The man who sat on himself

The man who sat on himself

Fondazione Sandretto Re Rebaudengo
10 September 2015 - 11 October 2015

“I hope you will do me the honour of considering the following. In 1903, when I was eight years old, I had my first aviation accident. A large scar on my forehead, still clearly visible, constantly reminds me of it. With my siblings we built flying kites (which we called ‘stars’). One day, while I was looking up to my star, which was flying very well, attached to a long thread, I suddenly hit my head against an iron pillar, which produced a wide, deep cut.” 
Extract from: Riccardo Giacconi, Controvena

Curated by Kate Strain, Angelica Sule e Zsuzsanna Stànitz.

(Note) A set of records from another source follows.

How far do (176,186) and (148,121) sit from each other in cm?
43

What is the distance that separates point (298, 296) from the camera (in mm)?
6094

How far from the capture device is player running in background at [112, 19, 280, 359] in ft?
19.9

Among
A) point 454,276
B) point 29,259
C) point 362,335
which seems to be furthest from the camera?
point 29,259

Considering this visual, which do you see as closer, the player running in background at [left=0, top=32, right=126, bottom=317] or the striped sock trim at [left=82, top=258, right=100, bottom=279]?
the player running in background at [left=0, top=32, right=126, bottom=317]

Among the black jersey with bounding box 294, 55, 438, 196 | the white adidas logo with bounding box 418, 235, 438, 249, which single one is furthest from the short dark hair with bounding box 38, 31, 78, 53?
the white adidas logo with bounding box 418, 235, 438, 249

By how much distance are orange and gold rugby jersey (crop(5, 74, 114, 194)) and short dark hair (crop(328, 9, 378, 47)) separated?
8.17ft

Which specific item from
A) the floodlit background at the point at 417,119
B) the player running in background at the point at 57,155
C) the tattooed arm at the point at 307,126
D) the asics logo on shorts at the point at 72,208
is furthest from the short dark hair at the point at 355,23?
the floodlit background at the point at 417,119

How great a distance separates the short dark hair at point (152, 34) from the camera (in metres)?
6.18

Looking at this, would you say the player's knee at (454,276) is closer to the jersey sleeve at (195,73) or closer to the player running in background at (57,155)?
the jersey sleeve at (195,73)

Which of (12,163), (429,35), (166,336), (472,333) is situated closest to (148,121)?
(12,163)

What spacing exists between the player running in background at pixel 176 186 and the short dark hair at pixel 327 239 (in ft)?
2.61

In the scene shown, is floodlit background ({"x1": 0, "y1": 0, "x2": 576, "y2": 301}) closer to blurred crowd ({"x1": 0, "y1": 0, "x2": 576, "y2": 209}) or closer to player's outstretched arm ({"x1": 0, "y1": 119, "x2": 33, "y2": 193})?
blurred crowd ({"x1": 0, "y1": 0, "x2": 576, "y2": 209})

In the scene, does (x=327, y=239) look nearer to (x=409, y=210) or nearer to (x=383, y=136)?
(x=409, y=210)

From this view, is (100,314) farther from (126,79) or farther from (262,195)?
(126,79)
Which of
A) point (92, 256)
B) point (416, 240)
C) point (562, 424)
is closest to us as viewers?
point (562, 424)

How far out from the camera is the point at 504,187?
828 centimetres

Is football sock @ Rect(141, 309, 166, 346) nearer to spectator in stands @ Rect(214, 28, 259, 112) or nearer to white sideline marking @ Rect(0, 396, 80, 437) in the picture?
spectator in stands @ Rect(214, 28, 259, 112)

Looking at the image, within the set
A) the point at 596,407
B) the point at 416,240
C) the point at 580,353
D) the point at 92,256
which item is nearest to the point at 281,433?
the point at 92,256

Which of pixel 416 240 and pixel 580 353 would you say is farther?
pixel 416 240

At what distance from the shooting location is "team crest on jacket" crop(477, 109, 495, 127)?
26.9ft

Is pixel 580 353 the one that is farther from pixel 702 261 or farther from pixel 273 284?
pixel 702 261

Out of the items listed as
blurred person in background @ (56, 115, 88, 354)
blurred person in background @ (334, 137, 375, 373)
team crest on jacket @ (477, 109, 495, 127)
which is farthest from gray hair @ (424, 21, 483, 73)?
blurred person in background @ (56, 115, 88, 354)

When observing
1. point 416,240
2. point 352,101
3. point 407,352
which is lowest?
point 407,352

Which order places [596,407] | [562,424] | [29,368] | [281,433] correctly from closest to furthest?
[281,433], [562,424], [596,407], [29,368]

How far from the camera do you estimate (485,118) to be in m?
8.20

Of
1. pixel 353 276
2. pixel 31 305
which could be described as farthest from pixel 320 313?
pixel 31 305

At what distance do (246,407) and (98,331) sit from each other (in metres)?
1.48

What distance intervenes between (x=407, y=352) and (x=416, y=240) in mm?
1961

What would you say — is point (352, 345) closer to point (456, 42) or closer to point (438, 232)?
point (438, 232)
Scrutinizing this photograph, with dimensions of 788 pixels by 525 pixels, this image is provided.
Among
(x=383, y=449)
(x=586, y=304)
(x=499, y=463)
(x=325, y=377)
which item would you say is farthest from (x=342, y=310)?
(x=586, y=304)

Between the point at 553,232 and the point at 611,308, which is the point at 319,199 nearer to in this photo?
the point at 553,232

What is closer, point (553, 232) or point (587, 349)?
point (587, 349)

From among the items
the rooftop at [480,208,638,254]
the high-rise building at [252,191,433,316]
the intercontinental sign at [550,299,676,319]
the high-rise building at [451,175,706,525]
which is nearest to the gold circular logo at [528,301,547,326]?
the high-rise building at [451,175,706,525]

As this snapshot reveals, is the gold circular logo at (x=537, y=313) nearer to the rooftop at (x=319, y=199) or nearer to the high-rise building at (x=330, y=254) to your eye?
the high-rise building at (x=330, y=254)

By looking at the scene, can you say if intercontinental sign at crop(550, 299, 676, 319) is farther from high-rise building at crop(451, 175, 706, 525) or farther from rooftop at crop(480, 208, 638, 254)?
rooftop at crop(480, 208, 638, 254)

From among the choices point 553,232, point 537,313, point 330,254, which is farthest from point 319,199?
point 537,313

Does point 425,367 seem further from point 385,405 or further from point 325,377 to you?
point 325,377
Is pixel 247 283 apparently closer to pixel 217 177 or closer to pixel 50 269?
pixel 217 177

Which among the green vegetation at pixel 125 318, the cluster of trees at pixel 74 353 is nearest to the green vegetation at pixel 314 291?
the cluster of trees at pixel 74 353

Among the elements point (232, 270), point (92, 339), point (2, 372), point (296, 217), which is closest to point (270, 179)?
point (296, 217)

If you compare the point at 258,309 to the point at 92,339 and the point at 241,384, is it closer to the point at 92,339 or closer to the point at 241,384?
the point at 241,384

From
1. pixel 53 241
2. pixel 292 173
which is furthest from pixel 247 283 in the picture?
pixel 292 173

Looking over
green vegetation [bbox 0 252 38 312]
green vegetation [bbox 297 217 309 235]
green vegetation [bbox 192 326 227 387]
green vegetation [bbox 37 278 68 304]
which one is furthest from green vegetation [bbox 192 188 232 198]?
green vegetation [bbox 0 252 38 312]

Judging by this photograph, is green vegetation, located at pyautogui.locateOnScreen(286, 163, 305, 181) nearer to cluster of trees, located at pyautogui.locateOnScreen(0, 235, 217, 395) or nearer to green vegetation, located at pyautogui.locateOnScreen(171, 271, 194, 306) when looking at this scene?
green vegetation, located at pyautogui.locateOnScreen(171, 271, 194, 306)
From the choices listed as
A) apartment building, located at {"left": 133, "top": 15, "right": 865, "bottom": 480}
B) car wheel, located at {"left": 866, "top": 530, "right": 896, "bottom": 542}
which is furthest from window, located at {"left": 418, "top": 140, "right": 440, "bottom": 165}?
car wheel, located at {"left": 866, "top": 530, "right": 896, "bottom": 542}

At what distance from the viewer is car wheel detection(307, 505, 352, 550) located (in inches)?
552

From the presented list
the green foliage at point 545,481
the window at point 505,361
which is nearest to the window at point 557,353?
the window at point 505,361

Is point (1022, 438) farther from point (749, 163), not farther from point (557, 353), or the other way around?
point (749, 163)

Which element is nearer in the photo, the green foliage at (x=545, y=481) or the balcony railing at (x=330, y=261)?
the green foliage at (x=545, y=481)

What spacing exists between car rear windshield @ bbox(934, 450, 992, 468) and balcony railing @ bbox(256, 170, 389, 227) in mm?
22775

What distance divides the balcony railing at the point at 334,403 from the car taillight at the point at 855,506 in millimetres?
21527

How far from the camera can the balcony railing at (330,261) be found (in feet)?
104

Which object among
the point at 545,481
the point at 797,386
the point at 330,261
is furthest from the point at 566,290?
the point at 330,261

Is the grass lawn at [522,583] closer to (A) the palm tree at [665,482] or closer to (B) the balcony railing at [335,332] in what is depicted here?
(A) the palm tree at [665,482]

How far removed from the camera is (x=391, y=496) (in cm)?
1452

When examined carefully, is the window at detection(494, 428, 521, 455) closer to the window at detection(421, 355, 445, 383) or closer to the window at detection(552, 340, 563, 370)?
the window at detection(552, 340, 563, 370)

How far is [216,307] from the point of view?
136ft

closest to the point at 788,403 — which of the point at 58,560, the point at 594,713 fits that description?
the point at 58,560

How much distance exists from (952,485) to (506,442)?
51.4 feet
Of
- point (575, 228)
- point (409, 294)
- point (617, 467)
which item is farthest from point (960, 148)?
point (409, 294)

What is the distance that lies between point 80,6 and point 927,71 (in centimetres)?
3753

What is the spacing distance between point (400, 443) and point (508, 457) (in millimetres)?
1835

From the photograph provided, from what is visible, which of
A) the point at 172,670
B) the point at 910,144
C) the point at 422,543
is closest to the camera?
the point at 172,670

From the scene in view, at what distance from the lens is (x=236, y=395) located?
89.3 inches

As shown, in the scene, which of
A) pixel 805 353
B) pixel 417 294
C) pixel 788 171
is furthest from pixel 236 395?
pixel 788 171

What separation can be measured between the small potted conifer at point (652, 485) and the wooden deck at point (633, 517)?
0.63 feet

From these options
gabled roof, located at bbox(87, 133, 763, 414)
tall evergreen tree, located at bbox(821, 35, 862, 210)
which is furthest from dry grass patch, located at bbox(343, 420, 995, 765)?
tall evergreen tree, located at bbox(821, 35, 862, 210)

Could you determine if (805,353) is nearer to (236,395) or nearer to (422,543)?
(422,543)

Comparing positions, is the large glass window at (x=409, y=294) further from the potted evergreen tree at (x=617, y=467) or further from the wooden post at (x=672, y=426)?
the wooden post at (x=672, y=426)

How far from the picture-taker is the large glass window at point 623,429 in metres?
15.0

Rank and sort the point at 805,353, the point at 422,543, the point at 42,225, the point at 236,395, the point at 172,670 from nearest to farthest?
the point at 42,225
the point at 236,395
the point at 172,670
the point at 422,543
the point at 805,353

Since you were a child you’ve been constructing your own reality. You collected fragments of the world, built castles from sand and played out the stories from your imagination. The older you got, the weaker your grip on fantasy became, and the tiny thread that tethered your dreams to your hands became frail and perhaps disappeared. Today you are reminded of the concrete reality of life at every impasse. You see it most clearly in the built environment, in infrastructure, in habitations, and in the chairs in which you sit.

The physical world coerces and corrals. By touch and instruction, it teaches you how to be in the world, how to act, and what shape to take. It is the fodder of fantasy but also the structure to which your reality is anchored. Each of the artists in this exhibition have found ways to circumvent the iron pillars of reality, by becoming the architects of their own mythologies.

Riccardo Arena traces the epic journey of a mystery enigmaacross the landscape of his metaphysical environment, while Matilde Cassani pulls the ceiling down to the floor in tendrils and tendons that conceal and connect. Throughout the space Tomaso De Luca’s choreographed arrangement of panels play with the absence of a single protagonist. In remembrance, a flickering light bulb speaks of the inventions and misadventures of Riccardo Giacconi’s great-grandfather. As a means of interpreting and reconfiguring the artists’ ideas, Matteo Stocco re-imagines the exhibition through visualising alternative spectres of space, creating a potentially infinite sequence of digital possibilities.